>> begin Data provided

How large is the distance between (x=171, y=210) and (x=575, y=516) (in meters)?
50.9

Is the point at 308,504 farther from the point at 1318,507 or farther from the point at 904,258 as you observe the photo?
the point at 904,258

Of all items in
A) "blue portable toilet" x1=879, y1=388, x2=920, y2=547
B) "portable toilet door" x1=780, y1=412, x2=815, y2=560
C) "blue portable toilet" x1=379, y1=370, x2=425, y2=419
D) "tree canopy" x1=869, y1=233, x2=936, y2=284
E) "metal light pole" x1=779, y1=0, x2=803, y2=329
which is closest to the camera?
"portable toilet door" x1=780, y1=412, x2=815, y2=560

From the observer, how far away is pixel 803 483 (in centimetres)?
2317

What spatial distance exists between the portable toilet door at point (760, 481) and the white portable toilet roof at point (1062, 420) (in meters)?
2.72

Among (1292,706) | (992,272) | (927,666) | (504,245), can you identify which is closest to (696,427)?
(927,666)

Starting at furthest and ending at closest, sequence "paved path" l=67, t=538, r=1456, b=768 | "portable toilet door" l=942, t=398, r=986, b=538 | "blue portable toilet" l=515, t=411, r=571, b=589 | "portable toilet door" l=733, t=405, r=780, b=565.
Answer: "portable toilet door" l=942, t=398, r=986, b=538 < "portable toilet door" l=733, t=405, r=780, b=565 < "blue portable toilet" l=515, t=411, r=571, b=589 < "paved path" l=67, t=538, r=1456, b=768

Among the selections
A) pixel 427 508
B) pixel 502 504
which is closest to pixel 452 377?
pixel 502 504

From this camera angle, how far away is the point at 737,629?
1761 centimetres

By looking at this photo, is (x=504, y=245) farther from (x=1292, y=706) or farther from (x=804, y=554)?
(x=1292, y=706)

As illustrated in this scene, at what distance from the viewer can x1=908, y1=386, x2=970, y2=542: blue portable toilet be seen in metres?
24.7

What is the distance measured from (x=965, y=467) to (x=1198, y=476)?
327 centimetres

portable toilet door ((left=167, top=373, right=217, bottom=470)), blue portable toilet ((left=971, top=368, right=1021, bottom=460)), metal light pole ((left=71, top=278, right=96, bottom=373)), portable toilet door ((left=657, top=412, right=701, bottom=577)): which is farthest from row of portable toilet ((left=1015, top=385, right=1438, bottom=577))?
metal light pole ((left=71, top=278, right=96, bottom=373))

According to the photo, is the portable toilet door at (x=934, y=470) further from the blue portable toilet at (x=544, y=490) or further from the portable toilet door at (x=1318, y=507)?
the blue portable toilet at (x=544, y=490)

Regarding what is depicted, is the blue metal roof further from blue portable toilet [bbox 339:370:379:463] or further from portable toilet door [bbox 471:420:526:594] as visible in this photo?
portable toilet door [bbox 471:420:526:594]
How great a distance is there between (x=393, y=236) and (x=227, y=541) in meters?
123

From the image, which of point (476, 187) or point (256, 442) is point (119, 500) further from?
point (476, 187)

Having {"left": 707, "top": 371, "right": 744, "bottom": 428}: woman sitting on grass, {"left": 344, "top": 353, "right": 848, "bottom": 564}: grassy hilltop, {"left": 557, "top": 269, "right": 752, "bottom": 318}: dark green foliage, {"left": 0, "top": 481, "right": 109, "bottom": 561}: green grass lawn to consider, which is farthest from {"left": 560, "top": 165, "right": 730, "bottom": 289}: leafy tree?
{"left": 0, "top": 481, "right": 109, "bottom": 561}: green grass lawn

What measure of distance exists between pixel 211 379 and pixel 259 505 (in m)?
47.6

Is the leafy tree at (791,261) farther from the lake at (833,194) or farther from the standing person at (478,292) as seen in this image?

>> end Data provided

__What you should do__: Reproduce all of the material above word for word, keeping every line as it appears.

__Written solution__:
How large is the distance between (x=171, y=210) and (x=575, y=516) (in meters)?
50.9

Is the point at 308,504 farther from the point at 1318,507 or farther from the point at 904,258 as you observe the photo?
the point at 904,258

Of all items in
A) "blue portable toilet" x1=879, y1=388, x2=920, y2=547
B) "portable toilet door" x1=780, y1=412, x2=815, y2=560
C) "blue portable toilet" x1=379, y1=370, x2=425, y2=419
D) "tree canopy" x1=869, y1=233, x2=936, y2=284
E) "metal light pole" x1=779, y1=0, x2=803, y2=329
which is closest to the camera?
"portable toilet door" x1=780, y1=412, x2=815, y2=560

From the observer, how far away is pixel 803 483 (in centimetres)?
2317

What spatial distance exists between the portable toilet door at point (760, 481) and the white portable toilet roof at point (1062, 420) (in meters)?
2.72

Among (1292,706) | (992,272) | (927,666) | (504,245), can you identify which is closest to (696,427)?
(927,666)

Starting at furthest and ending at closest, sequence "paved path" l=67, t=538, r=1456, b=768 | "portable toilet door" l=942, t=398, r=986, b=538 | "blue portable toilet" l=515, t=411, r=571, b=589 | "portable toilet door" l=733, t=405, r=780, b=565.
Answer: "portable toilet door" l=942, t=398, r=986, b=538 < "portable toilet door" l=733, t=405, r=780, b=565 < "blue portable toilet" l=515, t=411, r=571, b=589 < "paved path" l=67, t=538, r=1456, b=768

Among the selections
A) pixel 427 508
B) pixel 502 504
which is closest to pixel 452 377?
pixel 502 504

From this camera angle, how far away is the point at 737,629?
1761 centimetres

By looking at this photo, is (x=504, y=245) farther from (x=1292, y=706) or farther from (x=804, y=554)?
(x=1292, y=706)

As illustrated in this scene, at what distance from the viewer can x1=908, y1=386, x2=970, y2=542: blue portable toilet be seen in metres?
24.7

What is the distance measured from (x=965, y=467) to (x=1198, y=476)?
327 centimetres

portable toilet door ((left=167, top=373, right=217, bottom=470)), blue portable toilet ((left=971, top=368, right=1021, bottom=460)), metal light pole ((left=71, top=278, right=96, bottom=373)), portable toilet door ((left=657, top=412, right=701, bottom=577)): which is farthest from row of portable toilet ((left=1015, top=385, right=1438, bottom=577))?
metal light pole ((left=71, top=278, right=96, bottom=373))

According to the photo, is the portable toilet door at (x=934, y=470) further from the blue portable toilet at (x=544, y=490) or further from the portable toilet door at (x=1318, y=507)?
the blue portable toilet at (x=544, y=490)

Regarding what is depicted, is the blue metal roof further from blue portable toilet [bbox 339:370:379:463] or further from portable toilet door [bbox 471:420:526:594] as visible in this photo?
portable toilet door [bbox 471:420:526:594]
How great a distance is there between (x=393, y=236) and (x=227, y=541) in meters?
123

From the image, which of point (476, 187) or point (256, 442) is point (119, 500) further from?
point (476, 187)

Having {"left": 707, "top": 371, "right": 744, "bottom": 428}: woman sitting on grass, {"left": 344, "top": 353, "right": 848, "bottom": 564}: grassy hilltop, {"left": 557, "top": 269, "right": 752, "bottom": 318}: dark green foliage, {"left": 0, "top": 481, "right": 109, "bottom": 561}: green grass lawn to consider, which is farthest from {"left": 560, "top": 165, "right": 730, "bottom": 289}: leafy tree?
{"left": 0, "top": 481, "right": 109, "bottom": 561}: green grass lawn

What measure of distance exists between pixel 211 379 and pixel 259 505 (in m)?
47.6

Is the leafy tree at (791,261) farther from the lake at (833,194) or farther from the standing person at (478,292) as seen in this image?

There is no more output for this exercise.